Below we are starting a span for a cache read and ending it when we are done:
ctx, span := trace.StartSpan(ctx, "cache.Get")
defer span.End()
// Do work to get from cache.
Propagation
Spans can have parents or can be root spans if they don't have any parents. The current span is propagated in-process and across the network to allow associating new child spans with the parent.
In the same process, context.Context is used to propagate spans. trace.StartSpan creates a new span as a root if the current context doesn't contain a span. Or, it creates a child of the span that is already in current context. The returned context can be used to keep propagating the newly created span in the current context.

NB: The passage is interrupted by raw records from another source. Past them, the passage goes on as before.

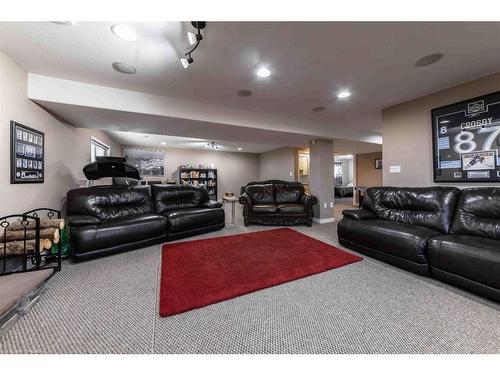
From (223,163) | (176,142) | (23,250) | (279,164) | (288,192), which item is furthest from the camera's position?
(223,163)

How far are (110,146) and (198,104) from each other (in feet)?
13.9

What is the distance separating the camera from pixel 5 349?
3.88ft

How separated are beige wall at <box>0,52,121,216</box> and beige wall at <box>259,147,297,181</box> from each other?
6.29m

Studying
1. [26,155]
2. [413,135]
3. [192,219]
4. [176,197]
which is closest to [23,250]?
[26,155]

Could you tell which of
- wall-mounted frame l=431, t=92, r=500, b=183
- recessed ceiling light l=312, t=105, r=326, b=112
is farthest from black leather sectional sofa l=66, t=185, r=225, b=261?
wall-mounted frame l=431, t=92, r=500, b=183

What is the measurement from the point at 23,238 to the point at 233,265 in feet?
7.15

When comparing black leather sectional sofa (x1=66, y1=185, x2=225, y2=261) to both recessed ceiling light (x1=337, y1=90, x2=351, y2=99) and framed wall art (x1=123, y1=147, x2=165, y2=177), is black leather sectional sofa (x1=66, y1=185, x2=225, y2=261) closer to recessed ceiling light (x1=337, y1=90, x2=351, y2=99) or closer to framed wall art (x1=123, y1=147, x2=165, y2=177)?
recessed ceiling light (x1=337, y1=90, x2=351, y2=99)

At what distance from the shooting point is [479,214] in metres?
2.20

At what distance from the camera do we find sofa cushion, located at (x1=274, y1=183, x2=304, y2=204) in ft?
16.8

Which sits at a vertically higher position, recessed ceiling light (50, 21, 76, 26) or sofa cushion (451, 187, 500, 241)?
recessed ceiling light (50, 21, 76, 26)

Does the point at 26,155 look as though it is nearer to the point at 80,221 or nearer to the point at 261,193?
the point at 80,221

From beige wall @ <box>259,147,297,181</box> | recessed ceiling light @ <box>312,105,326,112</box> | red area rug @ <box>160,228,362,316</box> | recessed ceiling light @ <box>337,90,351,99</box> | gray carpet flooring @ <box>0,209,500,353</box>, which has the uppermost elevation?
recessed ceiling light @ <box>312,105,326,112</box>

ctx, span := trace.StartSpan(ctx, "cache.Get")
defer span.End()
// Do work to get from cache.
Across the network, OpenCensus provides different propagation methods for different protocols.

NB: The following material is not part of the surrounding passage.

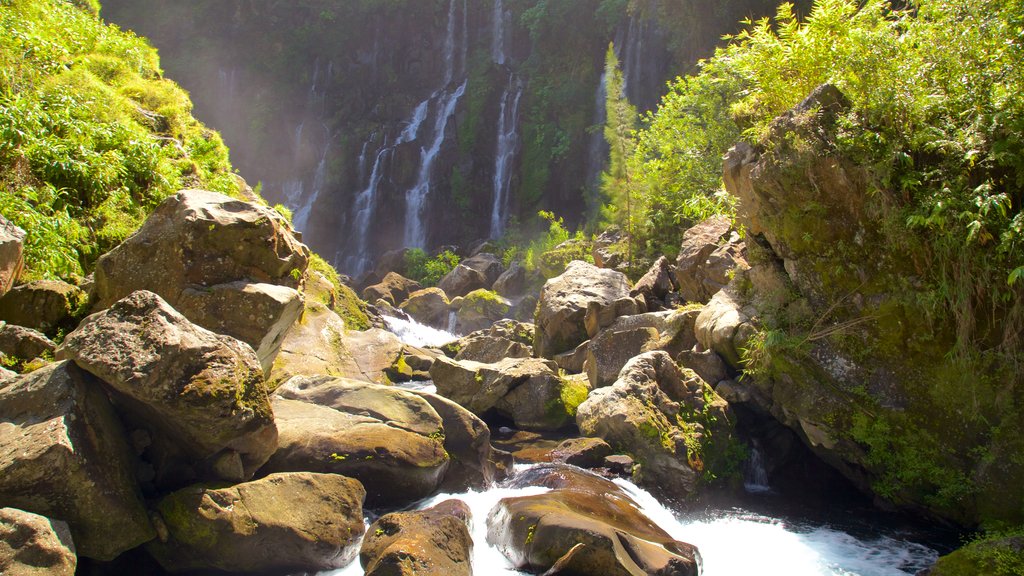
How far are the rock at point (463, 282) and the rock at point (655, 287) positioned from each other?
39.3 feet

- gRPC integrations uses the OpenCensus' binary propagation format.
- HTTP integrations uses Zipkin's B3 by default but can be configured to use a custom propagation method by setting another propagation.HTTPFormat.
Execution Tracer
With Go 1.11, OpenCensus Go will support integration with the Go execution tracer. See Debugging Latency in Go for an example of their mutual use.
Profiles
OpenCensus tags can be applied as profiler labels for users who are on Go 1.9 and above.
ctx, err = tag.New(ctx,
tag.Insert(osKey, "macOS-10.12.5"),
tag.Insert(userIDKey, "fff0989878"),
)
if err != nil {
log.Fatal(err)
}
tag.Do(ctx, func(ctx context.Context) {
// Do work.
// When profiling is on, samples will be
// recorded with the key/values from the tag map.
})
A screenshot of the CPU profile from the program above:
Deprecation Policy
Before version 1.0.0, the following deprecation policy will be observed:
No backwards-incompatible changes will be made except for the removal of symbols that have been marked as Deprecated for at least one minor release (e.g. 0.9.0 to 0.10.0). A release removing the Deprecated functionality will be made no sooner than 28 days after the first release in which the functionality was marked Deprecated.